Located in a century-old former candy factory – and occupying the space that was the longtime home of Indigo (the enchanting retailer has relocated to the Northrop King building in northeast Minneapolis), the Lloyds' roomy, loft-like operation fits right into the neighborhood, its timber-and-brick good looks stylishly trimmed in black. (Apologies for the murky images; I visited during a crazy thunderstorm that turned the Sunday morning sky into Sunday night).
The menu covers the same ground as the farmers market stand, and then some. The Lloyds’ all-organic standards are all here: plain bagels, plus bagels liberally studded with poppy seeds, sesame seeds, coarse salt and a combination of all three, and they remain the same wonderfully crusty, chewy, hefty, dimpled and deeply golden boil-and-bake specimens familiar to farmers market shoppers. With one key difference: now customers can now watch them be produced in the shop’s showy, wide-open kitchen.
The cream cheese schmear selection has expanded, and now includes jalapeno, lemon-dill, horseradish, strawberry, lemon-blueberry (along with scallion, garlic, honey-walnut and other familiar basics), and yes, there’s a vegan cream cheese option, along with plain butter, a locally produced peanut butter and rosemary-infused butter. (Single bagels start at $1.75).
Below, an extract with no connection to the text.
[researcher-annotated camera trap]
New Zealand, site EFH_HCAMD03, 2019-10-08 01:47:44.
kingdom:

Now that Rise has matriculated beyond its cramped farmers market stand, the menu has been enlarged to include bagel sandwiches ($5.50 to $12), split between breakfast and lunch alternatives.
Breakfast (served all day) includes the “Artisan,” a fried organic egg with crispy bacon, arugula, Havarti cheese and swipes of both rosemary butter and apple mustard; or salmon gravlax with all the right trimmings: red onion, capers and plain cream cheese. There’s a mix-and-match option (including vegan sausage), too.
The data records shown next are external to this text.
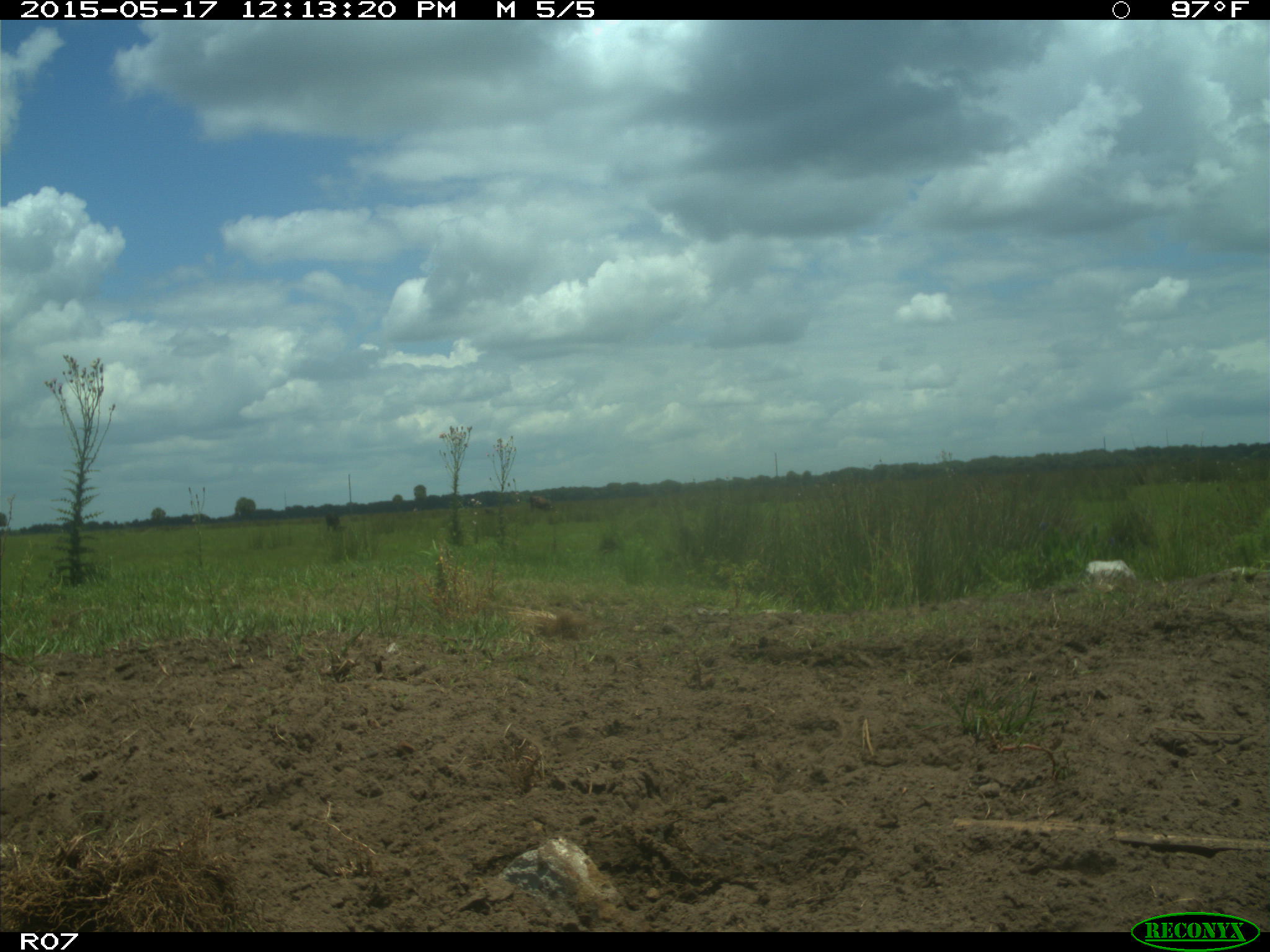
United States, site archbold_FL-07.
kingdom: Animalia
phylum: Chordata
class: Mammalia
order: Artiodactyla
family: Bovidae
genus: Bos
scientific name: Bos taurus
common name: domestic cow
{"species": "Bos taurus (domestic cow)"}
At lunch, there’s roast beef with arugula, caramelized onions, crisped-up shallots and horseradish cream cheese; another combination includes spinach, cucumbers, carrots, sprouts, Havarti cheese, Dijon mustard, and lemon-dill cream cheese. Dessert? How about a plain bagel lavished with buttercream icing, strawberry preserves and sprinkles?
(Breakfast items are served all day, and lunch service begins at 11 a.m.).
The shop is a remarkable achievement for a pair of self-taught bakers, who set out to rectify the Twin Cities’ tepid (and that's being generous) bagel landscape. Inspiration came in the form of cross-continent journey (traveling to the bagel capitals of New York City, Montreal and San Francisco), seeking out and learning from the very best. That odyssey was followed by a year of recipe-testing in Jen’s cramped Minneapolis condominium kitchen. All their hard work paid off, and anyone craving a well-crafted bagel needs to add the North Loop to their routine.
Rise Bagel Co. is in very good entreprenurial company, joining the ranks of innovative food businesses launched at farmers markets, including Sun Street Breads, Bogart Doughnut Co., Foxy Falafel, Chef Shack, Aki's Bread Haus, T-Rex Cookie and Gorkha Palace. Will the Lloyds return to the Fulton Farmers Market? Yes, but not until September, after taking the summer to grow into their new digs.
Rise Bagel Co. is located at 530 N. 3rd St. in Minneapolis, and is open 6 a.m. to 2 p.m. Monday through Friday, and 7 a.m. to 3 p.m. Saturday and Sunday. Look for the white neon "Open" sign.